Replacing Kendo MVC with React: The Options
You asked "what to use that is ready-made" or "React-based" to replicate Kendo. Here are the viable paths, divided by philosophy.
Option 1: "I want everything ready" (Admin/CRUD Frameworks)
This is the closest answer to your request for "something ready-made". Instead of assembling grids and buttons by hand, you use a framework that already gives you pagination, filters, and forms.
1. Refine (refine.dev) - ⭐ Recommended
It is a "meta-framework" for B2B applications.
- Why we like it: It is "Headless". It means it handles all the "boring" logic (API calls, state, filters, auth) but lets you use the graphics library you want (Ant Design, Material UI, Mantine).
- Pros:
- Very generous Open Source (many "Enterprise" features are free).
- Total flexibility: if one day you want to change graphics, the logic remains.
- .NET Integration: Easily connects to your existing WebAPI APIs.
- Cons: Initial learning curve to understand its "Hooks".
2. React Admin (marmelab.com)
The veteran of the sector.
- Why we like it: Very mature, extremely stable. If you need to make simple CRUD tables it is very fast.
- Pros: Excellent documentation, vast ecosystem.
- Cons: Very "opinionated" (uses Material UI). Heavy customization is harder than Refine. Some advanced features (like in-cell editing or complex trees) are in the paid Enterprise version.
Option 2: "I build it myself, but I want top components" (Component Suites)
If you prefer to have total control of the layout and insert the grid "where you want" (as you do now with MVC), you need Enterprise React components.
1. KendoReact (Telerik)
- Philosophy: "Let's keep it in the family".
- Advantages:
- Look & Feel identical (or very similar) to the current one.
- Features are 1:1 with those used in MVC (Grid, Scheduler, Charts).
- Telerik Support (which you already know/pay for).
- Disadvantages: You have to rewrite Views from scratch (no automatic migration), but conceptually you will find the same parameters.
2. AG Grid
- Philosophy: "Brute performance".
- Advantages: It is the de-facto standard for complex grids (Excel-like). Handles millions of rows without blinking.
- Disadvantages:
- Expensive. The features you use (Grouping, Pivot, Excel Export) are in the "Enterprise" license (~$999/dev/year).
- It is "just" a grid. For forms, buttons, dates, you need to integrate it with something else (e.g., React Hook Form + a UI lib).
3. MUI X (Material UI)
- Philosophy: "Consistent Google Design".
- Advantages: Beautiful if you like Material Design. Excellent Developer Experience.
- Disadvantages: Here too, "Pro" features (Grouping, Pinning) are paid.
Quick Comparison Table
| Feature | Refine.dev | React Admin | KendoReact | AG Grid |
|---|---|---|---|---|
| Type | Full Framework | Full Framework | UI Library | Grid Component |
| "Ready-made" | ✅ High | ✅ Very High | ❌ Medium (Must assemble) | ❌ Low (Grid Only) |
| Backend | Agnostic (Ok .NET) | Agnostic (Ok .NET) | Agnostic | Agnostic |
| License Cost | Open Source (MIT) | Free + Enterprise | Commercial | Free + Enterprise |
| Look | Customizable (AntD/MUI) | Material Design | Kendo Theme | Excel-like / Neutral |
The Verdict for OMGT
- If you want to quickly modernize standard processes (CRUD master data tables, simple lists): Go with Refine.

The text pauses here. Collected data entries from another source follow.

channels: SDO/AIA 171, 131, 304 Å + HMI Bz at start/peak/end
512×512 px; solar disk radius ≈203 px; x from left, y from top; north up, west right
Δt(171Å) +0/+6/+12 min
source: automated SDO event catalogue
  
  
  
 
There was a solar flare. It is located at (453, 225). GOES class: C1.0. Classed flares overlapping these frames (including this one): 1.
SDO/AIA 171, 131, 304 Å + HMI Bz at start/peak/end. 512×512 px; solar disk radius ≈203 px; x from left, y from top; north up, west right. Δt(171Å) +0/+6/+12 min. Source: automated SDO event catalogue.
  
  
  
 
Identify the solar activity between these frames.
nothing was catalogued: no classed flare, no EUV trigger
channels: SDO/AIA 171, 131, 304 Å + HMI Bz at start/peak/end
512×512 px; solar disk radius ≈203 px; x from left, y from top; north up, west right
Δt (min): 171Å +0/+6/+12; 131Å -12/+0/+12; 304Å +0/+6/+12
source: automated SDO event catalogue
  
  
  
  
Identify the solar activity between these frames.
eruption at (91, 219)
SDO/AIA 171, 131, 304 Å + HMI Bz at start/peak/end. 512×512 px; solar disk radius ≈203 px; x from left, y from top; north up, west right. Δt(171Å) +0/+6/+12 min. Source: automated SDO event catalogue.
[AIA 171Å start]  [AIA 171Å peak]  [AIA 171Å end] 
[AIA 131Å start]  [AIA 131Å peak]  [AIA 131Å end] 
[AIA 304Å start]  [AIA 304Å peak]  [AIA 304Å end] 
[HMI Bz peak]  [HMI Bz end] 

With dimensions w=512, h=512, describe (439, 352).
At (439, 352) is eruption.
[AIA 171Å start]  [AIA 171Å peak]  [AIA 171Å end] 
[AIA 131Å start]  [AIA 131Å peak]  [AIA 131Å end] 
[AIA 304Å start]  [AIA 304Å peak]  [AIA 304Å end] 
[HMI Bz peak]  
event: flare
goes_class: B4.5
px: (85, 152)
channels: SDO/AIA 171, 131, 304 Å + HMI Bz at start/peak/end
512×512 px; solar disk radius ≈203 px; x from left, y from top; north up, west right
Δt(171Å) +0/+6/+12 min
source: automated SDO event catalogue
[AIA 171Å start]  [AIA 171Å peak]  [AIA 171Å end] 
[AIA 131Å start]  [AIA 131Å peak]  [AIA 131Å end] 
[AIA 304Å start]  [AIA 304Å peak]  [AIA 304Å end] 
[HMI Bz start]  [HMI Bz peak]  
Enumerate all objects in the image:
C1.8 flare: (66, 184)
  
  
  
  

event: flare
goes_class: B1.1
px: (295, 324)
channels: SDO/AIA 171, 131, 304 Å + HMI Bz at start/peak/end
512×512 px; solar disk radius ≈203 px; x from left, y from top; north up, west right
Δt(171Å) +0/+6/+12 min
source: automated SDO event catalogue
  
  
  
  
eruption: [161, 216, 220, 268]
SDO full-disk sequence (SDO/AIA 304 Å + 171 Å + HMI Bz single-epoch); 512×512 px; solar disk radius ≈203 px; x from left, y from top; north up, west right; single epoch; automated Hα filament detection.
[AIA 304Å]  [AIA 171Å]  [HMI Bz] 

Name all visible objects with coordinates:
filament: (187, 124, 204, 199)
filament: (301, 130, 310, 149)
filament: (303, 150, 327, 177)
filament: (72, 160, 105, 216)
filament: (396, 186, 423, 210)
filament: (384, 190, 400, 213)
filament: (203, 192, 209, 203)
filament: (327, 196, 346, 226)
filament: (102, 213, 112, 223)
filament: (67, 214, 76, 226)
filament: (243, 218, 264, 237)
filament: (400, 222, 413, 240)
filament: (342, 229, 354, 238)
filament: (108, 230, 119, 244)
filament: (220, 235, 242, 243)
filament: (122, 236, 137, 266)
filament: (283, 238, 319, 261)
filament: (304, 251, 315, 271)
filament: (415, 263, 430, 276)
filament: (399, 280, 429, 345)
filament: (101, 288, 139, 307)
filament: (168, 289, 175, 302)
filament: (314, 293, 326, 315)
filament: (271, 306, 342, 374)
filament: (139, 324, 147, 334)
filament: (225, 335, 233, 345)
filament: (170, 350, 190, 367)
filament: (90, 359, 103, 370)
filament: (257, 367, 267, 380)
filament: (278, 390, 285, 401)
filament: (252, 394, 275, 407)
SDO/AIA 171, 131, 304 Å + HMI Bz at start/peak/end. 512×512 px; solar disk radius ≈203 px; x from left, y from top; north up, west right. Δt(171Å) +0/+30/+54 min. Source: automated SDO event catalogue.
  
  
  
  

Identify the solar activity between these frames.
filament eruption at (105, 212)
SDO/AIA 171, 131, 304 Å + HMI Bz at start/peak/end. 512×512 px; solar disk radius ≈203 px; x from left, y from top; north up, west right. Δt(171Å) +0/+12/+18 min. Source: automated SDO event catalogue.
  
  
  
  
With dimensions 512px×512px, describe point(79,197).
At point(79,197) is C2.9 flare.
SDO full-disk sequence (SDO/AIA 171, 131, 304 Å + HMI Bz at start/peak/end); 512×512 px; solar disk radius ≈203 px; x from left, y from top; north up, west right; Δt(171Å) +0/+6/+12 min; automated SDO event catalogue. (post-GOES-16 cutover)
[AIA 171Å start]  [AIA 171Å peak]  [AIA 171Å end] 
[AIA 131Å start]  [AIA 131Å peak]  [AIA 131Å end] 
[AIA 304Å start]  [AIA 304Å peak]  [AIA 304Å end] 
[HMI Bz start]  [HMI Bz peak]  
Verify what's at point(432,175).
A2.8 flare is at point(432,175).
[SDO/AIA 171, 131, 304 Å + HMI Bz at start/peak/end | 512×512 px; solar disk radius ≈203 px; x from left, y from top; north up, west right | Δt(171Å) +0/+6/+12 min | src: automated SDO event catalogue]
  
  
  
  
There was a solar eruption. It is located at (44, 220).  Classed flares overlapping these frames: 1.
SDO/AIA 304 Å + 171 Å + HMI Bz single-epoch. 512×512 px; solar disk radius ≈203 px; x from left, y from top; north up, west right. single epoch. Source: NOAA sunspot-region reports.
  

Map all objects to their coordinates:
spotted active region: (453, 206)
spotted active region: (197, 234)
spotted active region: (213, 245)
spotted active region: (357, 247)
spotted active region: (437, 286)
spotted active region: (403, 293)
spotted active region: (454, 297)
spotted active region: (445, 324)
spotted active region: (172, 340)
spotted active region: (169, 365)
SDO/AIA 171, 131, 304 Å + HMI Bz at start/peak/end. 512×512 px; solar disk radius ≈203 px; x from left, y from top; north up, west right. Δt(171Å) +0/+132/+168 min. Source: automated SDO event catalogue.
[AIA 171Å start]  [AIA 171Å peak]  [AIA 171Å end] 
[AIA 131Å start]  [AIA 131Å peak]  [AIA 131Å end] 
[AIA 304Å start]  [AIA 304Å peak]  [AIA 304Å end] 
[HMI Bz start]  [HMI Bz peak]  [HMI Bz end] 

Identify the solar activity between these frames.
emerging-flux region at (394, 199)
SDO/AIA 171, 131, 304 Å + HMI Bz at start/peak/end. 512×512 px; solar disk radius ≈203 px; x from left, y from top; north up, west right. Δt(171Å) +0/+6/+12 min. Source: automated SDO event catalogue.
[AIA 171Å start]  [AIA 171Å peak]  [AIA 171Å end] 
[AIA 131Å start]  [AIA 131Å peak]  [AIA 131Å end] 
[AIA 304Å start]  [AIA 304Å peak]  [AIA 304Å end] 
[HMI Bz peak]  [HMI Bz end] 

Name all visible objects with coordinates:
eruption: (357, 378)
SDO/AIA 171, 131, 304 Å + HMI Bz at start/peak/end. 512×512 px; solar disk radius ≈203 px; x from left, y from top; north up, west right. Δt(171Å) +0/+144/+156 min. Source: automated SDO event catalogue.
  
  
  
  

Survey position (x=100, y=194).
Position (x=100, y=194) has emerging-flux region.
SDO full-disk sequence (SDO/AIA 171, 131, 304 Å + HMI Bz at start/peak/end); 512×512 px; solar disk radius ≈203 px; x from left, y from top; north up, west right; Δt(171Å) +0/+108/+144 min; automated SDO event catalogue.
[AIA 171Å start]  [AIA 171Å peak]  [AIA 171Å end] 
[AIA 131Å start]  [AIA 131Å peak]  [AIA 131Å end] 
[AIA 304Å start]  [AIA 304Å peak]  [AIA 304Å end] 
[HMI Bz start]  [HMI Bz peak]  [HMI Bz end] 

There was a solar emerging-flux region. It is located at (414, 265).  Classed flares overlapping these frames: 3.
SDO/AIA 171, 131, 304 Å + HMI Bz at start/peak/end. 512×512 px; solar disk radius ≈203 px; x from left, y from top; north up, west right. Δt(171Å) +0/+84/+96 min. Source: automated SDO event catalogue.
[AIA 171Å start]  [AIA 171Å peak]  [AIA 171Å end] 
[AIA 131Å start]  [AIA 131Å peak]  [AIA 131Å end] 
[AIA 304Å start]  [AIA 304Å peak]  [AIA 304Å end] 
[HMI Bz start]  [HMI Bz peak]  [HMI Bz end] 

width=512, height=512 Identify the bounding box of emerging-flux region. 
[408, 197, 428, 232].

It gives you the "ready-made" structure and removes the boilerplate thought, maintaining design freedom.
- If
OrderMGTis too complex/custom (e.g., that "LightIndex" screen with strange logic injected by the server): You probably need a pure UI Library like KendoReact. It will allow you to rebuild the UI exactly as you need it, piece by piece, without the constraints of an "admin" framework.
Hybrid Strategy: Use Refine for 90% of the "boring" backoffice pages (InboundMGT, master data) and use "pure" React components (maybe even KendoReact integrated inside Refine!) for super-complex screens like "Order Detail".